Nursing Interventions of risk for infection | Nursing Care Plan for Risk for Infection

NURSING PRIORITY NO. 3. To promote wellness (Teaching/Discharge Considerations):

  • Review individual nutritional needs, appropriate exercise program, and need for rest.

  • Instruct client/SO(s) in techniques to protect the integrity of skin, care for lesions, and prevention of spread of infection.

  • Emphasize necessity of taking antibiotics as directed (e.g., dosage and length of therapy). Premature discontinuation of treatment when client begins to feel well may result in return of infection.

  • Discuss importance of not taking antibiotics/using “leftover” drugs unless specifically instructed by healthcare provider. Inappropriate use can lead to development of drug-resistant strains/secondary infections.

  • Discuss the role of smoking in respiratory infections.

  • Promote safer-sex practices and report sexual contacts of infected individuals to prevent the spread of sexually transmitted disease.

  • Involve in community education programs geared to increasing awareness of spread/prevention of communicable diseases.

  • Promote childhood immunization program. Encourage adults to update immunizations as appropriate.

  • Include information in preoperative teaching about ways to reduce potential for postoperative infection (e.g., respiratory measures to prevent pneumonia, wound/dressing care, avoidance of others with infection).

  • Review use of prophylactic antibiotics if appropriate (e.g., prior to dental work for clients with history of rheumatic fever).

  • Identify resources available to the individual (e.g., substance abuse/rehabilitation or needle exchange program as appropriate; available/free condoms, etc.).

  • Refer to NDs Disuse Syndrome, risk for; Home Maintenance, impaired; Health Maintenance, ineffective.

Documentation Focus | Nursing Care Plan for Risk for Infection

ASSESSMENT/REASSESSMENT| Nursing Care Plan for Risk for Infection

  • Individual risk factors that are present including recent/current antibiotic therapy.
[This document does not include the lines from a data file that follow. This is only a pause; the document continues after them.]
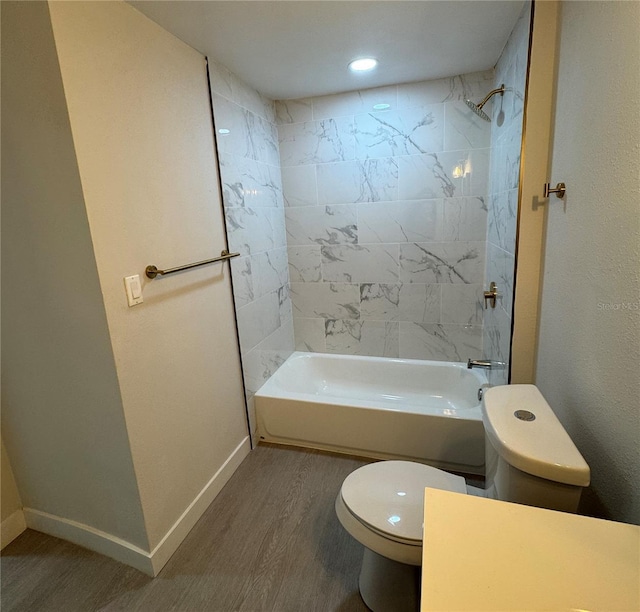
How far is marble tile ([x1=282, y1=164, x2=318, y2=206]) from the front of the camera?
2574 millimetres

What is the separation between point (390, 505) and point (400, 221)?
1.77 m

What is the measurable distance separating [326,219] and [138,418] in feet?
5.77

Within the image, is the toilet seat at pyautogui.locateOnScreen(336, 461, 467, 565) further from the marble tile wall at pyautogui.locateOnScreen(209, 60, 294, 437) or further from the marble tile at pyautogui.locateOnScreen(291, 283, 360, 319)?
the marble tile at pyautogui.locateOnScreen(291, 283, 360, 319)

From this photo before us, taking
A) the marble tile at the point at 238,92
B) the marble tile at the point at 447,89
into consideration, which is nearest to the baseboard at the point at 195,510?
the marble tile at the point at 238,92

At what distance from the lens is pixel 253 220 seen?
2.24m

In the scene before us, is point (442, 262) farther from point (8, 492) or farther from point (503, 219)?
point (8, 492)

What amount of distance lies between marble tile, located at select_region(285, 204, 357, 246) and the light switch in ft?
4.82

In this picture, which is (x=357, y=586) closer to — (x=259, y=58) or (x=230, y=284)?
(x=230, y=284)

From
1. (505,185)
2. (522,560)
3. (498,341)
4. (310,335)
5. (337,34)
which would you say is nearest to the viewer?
(522,560)

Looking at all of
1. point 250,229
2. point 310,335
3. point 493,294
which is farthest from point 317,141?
point 493,294

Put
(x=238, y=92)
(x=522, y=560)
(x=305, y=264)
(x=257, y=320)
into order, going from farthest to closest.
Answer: (x=305, y=264), (x=257, y=320), (x=238, y=92), (x=522, y=560)

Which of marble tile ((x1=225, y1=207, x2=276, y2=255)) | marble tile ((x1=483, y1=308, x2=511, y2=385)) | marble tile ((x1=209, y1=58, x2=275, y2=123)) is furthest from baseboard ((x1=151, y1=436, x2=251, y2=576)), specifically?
marble tile ((x1=209, y1=58, x2=275, y2=123))

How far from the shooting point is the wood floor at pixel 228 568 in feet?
4.55

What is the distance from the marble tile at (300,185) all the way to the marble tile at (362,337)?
2.98 feet
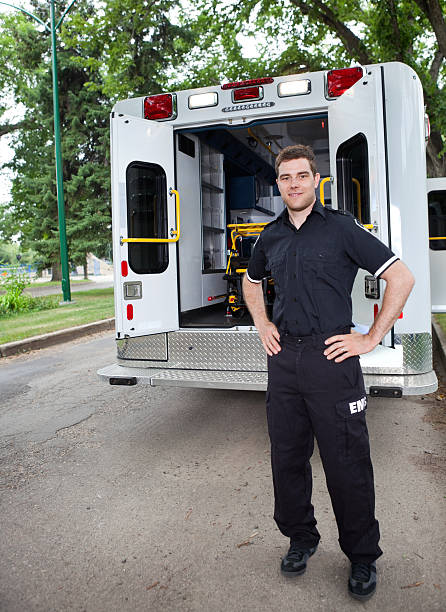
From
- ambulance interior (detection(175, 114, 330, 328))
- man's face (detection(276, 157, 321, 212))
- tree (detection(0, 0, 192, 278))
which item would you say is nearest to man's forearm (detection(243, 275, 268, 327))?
man's face (detection(276, 157, 321, 212))

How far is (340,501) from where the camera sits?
258 centimetres

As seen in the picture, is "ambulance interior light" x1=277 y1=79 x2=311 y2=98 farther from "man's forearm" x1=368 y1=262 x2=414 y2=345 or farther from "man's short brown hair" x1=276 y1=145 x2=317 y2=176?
"man's forearm" x1=368 y1=262 x2=414 y2=345

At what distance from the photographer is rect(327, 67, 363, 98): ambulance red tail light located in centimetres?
426

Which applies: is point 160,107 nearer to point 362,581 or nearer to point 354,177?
point 354,177

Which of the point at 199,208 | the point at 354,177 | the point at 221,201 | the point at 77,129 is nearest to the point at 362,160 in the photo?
the point at 354,177

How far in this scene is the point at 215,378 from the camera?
15.0ft

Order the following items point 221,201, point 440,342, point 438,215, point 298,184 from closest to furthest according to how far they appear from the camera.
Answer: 1. point 298,184
2. point 438,215
3. point 221,201
4. point 440,342

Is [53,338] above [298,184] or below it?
below

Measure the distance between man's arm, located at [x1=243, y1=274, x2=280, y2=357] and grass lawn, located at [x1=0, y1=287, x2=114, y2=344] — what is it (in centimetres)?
737

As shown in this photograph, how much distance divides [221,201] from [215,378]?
11.8 feet

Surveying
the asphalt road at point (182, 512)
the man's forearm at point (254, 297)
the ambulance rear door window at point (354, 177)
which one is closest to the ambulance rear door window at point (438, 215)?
the asphalt road at point (182, 512)

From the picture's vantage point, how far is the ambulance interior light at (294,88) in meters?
4.44

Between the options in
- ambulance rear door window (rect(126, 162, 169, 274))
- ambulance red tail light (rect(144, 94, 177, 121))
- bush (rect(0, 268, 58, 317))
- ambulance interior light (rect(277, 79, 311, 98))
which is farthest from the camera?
bush (rect(0, 268, 58, 317))

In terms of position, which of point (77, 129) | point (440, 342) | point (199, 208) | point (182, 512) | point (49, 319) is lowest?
point (182, 512)
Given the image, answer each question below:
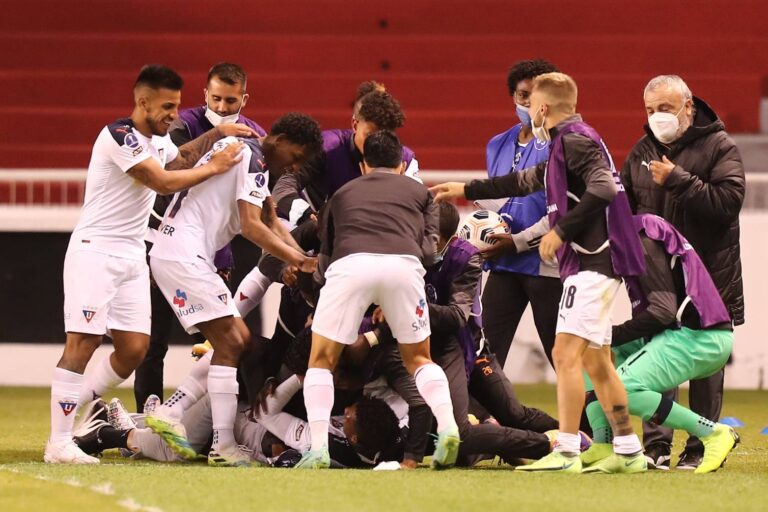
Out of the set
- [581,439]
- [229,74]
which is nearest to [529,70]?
[229,74]

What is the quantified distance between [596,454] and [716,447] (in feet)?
1.75

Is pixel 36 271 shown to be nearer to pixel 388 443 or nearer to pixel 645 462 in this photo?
pixel 388 443

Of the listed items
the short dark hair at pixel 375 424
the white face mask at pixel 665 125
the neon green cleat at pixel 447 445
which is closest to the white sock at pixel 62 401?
the short dark hair at pixel 375 424

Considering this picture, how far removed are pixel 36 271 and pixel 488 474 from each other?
581 cm

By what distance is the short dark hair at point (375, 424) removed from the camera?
6.56 m

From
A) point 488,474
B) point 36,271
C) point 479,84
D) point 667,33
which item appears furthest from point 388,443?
point 667,33

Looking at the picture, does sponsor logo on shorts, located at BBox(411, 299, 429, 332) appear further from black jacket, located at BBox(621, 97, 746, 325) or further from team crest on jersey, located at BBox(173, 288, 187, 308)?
black jacket, located at BBox(621, 97, 746, 325)

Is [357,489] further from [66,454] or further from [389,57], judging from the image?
[389,57]

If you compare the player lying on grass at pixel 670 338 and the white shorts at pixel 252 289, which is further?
the white shorts at pixel 252 289

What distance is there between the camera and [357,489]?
5617mm

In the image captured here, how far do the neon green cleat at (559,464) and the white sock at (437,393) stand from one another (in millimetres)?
416

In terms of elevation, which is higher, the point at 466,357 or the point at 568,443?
the point at 466,357

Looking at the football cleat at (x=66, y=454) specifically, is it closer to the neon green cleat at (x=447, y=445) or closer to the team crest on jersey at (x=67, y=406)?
the team crest on jersey at (x=67, y=406)

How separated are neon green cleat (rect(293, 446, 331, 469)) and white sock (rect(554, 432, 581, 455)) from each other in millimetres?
1024
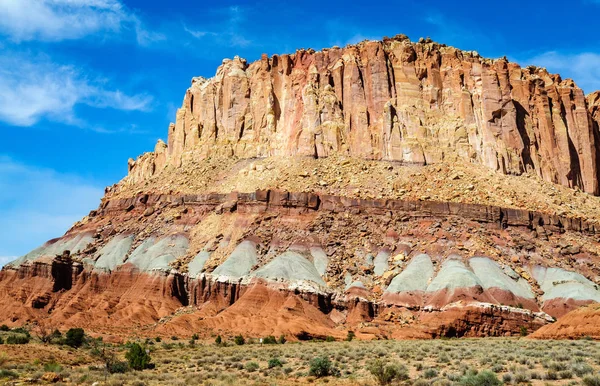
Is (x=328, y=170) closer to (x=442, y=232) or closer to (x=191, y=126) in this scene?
(x=442, y=232)

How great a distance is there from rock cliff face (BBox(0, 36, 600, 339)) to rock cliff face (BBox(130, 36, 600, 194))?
1.04 feet

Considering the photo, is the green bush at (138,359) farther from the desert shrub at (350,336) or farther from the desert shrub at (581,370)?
the desert shrub at (350,336)

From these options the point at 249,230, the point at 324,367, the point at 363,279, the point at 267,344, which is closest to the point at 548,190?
the point at 363,279

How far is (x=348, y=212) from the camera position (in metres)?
75.1

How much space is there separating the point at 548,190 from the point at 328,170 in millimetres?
30186

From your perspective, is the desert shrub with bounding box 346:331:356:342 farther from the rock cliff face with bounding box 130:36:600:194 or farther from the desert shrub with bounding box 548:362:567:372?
the rock cliff face with bounding box 130:36:600:194

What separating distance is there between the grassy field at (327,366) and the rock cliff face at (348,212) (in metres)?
17.6

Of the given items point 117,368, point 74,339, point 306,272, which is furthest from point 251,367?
point 306,272

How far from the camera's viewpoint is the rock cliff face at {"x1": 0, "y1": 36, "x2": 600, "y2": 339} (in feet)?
196

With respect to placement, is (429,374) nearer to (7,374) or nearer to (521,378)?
(521,378)

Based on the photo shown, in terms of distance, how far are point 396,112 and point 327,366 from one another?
69.2 meters

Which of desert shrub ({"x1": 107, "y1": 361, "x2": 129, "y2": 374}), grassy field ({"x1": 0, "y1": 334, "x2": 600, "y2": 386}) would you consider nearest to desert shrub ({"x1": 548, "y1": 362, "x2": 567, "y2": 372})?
grassy field ({"x1": 0, "y1": 334, "x2": 600, "y2": 386})

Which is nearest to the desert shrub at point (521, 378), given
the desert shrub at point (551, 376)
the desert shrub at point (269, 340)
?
the desert shrub at point (551, 376)

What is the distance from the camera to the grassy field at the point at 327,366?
24.7m
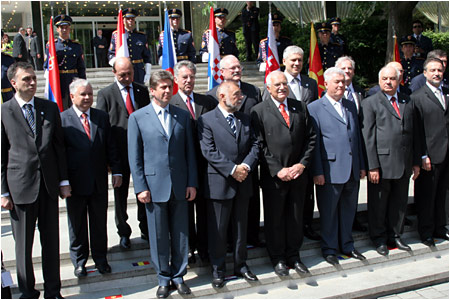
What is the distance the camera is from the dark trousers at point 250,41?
43.1 feet

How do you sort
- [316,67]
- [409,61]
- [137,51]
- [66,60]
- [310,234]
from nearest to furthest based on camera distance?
[310,234], [316,67], [137,51], [66,60], [409,61]

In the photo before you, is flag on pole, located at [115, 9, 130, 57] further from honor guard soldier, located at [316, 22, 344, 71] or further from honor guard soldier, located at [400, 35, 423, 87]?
honor guard soldier, located at [400, 35, 423, 87]

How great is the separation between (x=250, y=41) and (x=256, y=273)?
9594 millimetres

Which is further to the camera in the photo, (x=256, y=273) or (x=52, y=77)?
(x=52, y=77)

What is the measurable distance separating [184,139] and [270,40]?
359cm

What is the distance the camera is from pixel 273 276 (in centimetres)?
452

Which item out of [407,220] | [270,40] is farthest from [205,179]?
[270,40]

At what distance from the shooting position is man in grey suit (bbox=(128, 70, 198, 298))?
411 cm

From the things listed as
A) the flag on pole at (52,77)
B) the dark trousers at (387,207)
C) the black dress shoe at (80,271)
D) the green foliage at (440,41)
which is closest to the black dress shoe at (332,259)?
the dark trousers at (387,207)

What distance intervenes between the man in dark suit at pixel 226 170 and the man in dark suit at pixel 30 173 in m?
1.19

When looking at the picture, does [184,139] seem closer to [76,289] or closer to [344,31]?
[76,289]

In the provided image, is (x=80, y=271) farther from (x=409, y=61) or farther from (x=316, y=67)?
(x=409, y=61)

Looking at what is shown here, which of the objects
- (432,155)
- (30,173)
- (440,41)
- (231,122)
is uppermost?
(440,41)

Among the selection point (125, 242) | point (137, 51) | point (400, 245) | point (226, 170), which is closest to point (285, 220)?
point (226, 170)
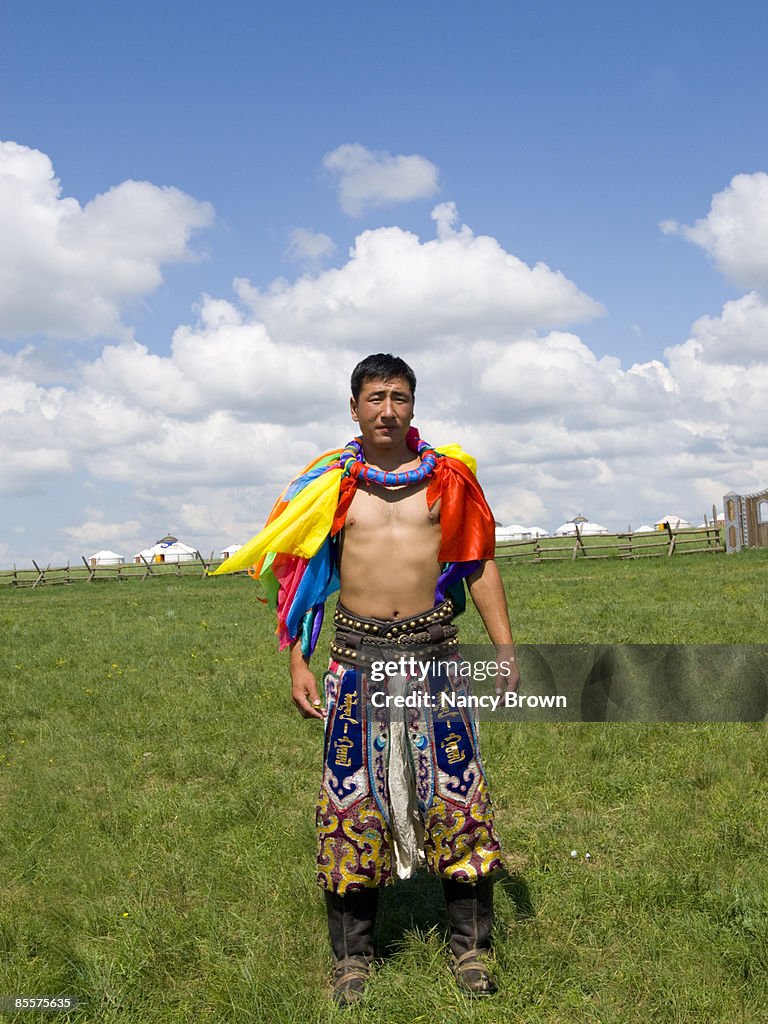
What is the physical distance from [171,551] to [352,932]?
85583 millimetres

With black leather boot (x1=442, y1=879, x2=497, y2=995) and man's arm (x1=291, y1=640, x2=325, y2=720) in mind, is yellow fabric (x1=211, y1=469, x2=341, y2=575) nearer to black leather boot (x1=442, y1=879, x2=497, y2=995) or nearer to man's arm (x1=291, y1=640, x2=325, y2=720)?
man's arm (x1=291, y1=640, x2=325, y2=720)

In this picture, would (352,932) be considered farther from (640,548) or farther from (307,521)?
(640,548)

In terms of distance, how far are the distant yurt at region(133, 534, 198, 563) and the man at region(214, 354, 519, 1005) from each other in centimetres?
8074

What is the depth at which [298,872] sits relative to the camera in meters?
4.55

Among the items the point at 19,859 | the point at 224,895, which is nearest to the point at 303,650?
the point at 224,895

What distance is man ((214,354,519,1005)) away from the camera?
11.5 feet

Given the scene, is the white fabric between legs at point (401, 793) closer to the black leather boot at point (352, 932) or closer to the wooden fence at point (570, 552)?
the black leather boot at point (352, 932)

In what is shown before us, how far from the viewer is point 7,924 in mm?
4199

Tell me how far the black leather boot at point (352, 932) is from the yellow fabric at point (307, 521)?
1.48 m

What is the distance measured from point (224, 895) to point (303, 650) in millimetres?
1638

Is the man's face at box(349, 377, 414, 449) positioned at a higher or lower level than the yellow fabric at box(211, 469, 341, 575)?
higher

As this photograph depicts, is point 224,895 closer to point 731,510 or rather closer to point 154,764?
point 154,764

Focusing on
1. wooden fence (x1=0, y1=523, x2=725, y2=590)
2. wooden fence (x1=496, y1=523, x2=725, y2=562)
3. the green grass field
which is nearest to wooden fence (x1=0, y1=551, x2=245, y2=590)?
wooden fence (x1=0, y1=523, x2=725, y2=590)

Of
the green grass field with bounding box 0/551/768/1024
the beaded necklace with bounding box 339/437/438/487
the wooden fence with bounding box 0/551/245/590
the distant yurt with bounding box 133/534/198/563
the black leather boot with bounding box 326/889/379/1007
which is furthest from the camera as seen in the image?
the distant yurt with bounding box 133/534/198/563
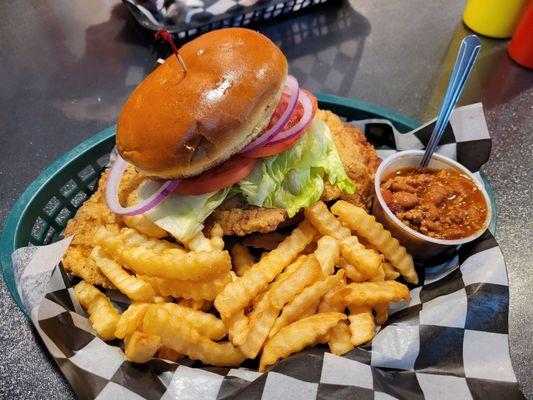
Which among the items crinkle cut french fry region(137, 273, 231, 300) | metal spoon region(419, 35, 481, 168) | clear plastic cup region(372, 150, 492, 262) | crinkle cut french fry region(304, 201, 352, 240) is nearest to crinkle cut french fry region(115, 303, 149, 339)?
crinkle cut french fry region(137, 273, 231, 300)

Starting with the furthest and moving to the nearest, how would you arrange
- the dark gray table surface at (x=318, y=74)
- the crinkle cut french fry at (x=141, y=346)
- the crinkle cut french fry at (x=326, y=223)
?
the dark gray table surface at (x=318, y=74), the crinkle cut french fry at (x=326, y=223), the crinkle cut french fry at (x=141, y=346)

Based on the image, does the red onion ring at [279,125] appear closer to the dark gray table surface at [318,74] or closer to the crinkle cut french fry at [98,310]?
the crinkle cut french fry at [98,310]

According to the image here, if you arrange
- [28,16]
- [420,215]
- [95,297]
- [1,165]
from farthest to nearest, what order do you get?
1. [28,16]
2. [1,165]
3. [420,215]
4. [95,297]

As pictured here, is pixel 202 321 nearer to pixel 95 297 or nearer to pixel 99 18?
pixel 95 297

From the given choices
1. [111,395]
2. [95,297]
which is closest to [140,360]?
[111,395]

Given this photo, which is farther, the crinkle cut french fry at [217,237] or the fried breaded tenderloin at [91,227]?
the fried breaded tenderloin at [91,227]

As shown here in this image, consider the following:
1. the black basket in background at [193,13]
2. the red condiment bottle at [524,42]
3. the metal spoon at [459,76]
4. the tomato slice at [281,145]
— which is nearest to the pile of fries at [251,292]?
the tomato slice at [281,145]

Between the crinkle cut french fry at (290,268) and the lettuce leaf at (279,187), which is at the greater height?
the lettuce leaf at (279,187)
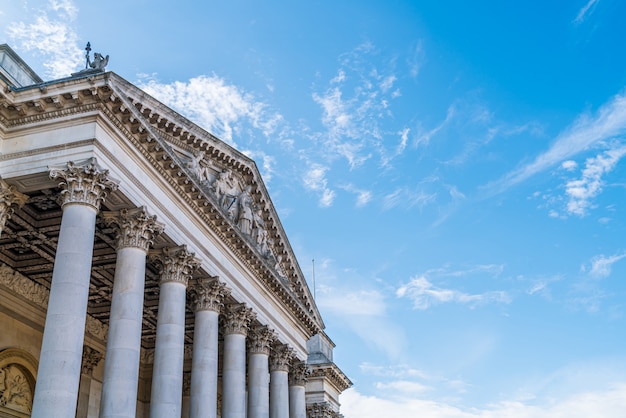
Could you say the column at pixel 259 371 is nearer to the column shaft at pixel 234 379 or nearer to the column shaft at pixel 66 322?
the column shaft at pixel 234 379

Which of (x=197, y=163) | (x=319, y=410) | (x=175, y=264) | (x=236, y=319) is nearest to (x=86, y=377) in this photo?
(x=236, y=319)

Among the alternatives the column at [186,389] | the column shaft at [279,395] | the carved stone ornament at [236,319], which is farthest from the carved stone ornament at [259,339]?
the column at [186,389]

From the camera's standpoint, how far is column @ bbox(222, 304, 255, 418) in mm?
26594

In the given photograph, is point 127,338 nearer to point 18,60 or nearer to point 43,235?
point 43,235

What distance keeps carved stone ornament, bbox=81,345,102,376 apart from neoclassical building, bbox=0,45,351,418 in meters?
0.06

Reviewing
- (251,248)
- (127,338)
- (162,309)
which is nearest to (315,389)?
(251,248)

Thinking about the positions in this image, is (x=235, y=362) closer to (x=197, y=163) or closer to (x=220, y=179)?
(x=220, y=179)

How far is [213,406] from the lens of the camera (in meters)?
24.2

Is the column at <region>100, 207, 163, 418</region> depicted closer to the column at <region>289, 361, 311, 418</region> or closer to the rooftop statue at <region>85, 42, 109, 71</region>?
the rooftop statue at <region>85, 42, 109, 71</region>

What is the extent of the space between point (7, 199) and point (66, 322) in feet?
15.5

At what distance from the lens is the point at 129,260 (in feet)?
65.6

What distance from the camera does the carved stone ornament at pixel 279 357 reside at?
32562 millimetres

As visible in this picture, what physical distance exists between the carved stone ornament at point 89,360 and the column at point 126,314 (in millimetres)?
10690

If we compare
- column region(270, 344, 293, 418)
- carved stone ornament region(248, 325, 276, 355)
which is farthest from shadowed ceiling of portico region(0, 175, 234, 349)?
column region(270, 344, 293, 418)
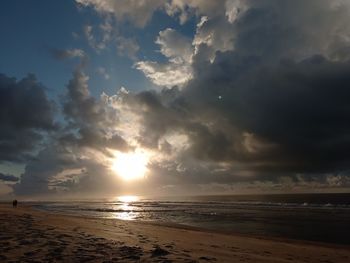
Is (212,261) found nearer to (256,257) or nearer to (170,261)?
Answer: (170,261)

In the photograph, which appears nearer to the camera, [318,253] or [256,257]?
[256,257]

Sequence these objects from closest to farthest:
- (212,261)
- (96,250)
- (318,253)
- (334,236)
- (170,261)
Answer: (170,261) < (212,261) < (96,250) < (318,253) < (334,236)

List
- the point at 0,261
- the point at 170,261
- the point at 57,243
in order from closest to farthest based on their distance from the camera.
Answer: the point at 0,261 < the point at 170,261 < the point at 57,243

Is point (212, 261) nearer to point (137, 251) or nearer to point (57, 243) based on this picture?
point (137, 251)

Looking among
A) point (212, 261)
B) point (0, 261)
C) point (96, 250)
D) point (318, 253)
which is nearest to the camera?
point (0, 261)

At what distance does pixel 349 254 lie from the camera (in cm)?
1994

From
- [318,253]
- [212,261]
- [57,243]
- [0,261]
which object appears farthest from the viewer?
[318,253]

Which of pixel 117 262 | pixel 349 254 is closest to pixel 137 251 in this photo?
pixel 117 262

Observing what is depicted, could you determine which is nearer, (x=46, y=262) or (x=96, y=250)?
(x=46, y=262)

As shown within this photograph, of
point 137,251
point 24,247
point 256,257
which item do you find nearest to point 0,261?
point 24,247

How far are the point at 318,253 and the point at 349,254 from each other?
2.18 metres

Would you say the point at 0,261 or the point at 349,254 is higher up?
the point at 0,261

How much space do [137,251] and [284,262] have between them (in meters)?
6.25

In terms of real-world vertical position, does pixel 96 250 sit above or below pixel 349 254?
above
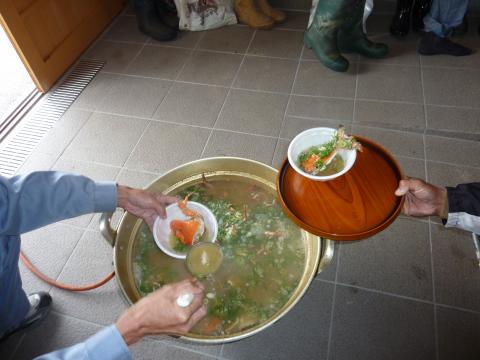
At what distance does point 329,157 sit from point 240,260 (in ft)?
1.47

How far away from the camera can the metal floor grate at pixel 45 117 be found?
2.03m

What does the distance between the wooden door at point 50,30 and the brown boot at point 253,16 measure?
3.64 ft

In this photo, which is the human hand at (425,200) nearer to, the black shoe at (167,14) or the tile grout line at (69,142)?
the tile grout line at (69,142)

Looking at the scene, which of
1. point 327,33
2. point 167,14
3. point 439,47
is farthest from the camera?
point 167,14

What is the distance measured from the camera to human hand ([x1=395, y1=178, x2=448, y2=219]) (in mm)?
1169

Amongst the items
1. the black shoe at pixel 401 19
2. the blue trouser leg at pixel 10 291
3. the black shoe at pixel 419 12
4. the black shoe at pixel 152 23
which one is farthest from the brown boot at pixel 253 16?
the blue trouser leg at pixel 10 291

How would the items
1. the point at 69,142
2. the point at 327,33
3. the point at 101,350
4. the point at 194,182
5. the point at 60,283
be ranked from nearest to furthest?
the point at 101,350
the point at 194,182
the point at 60,283
the point at 69,142
the point at 327,33

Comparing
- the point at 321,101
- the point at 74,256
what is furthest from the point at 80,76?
the point at 321,101

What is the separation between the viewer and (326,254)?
41.0 inches

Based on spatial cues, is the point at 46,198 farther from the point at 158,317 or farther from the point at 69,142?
the point at 69,142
  • Wound and/or insertion sites, character of drainage/body secretions.

  • Signs/symptoms of infectious process

PLANNING| Nursing Care Plan for Risk for Infection

  • Plan of care/interventions and who is involved in planning.

  • Teaching plan.

IMPLEMENTATION/EVALUATION| Nursing Care Plan for Risk for Infection

  • Responses to interventions/teaching and actions performed.

  • Attainment/progress toward desired outcome(s).

  • Modifications to plan of care.

DISCHARGE PLANNING| Nursing Care Plan for Risk for Infection

  • Discharge needs/referrals and who is responsible for actions to be taken.

  • Specific referrals made.

This is a sample of Nursing Care Plan for Risk for Infection: Nursing Diagnosis for Risk for Infection.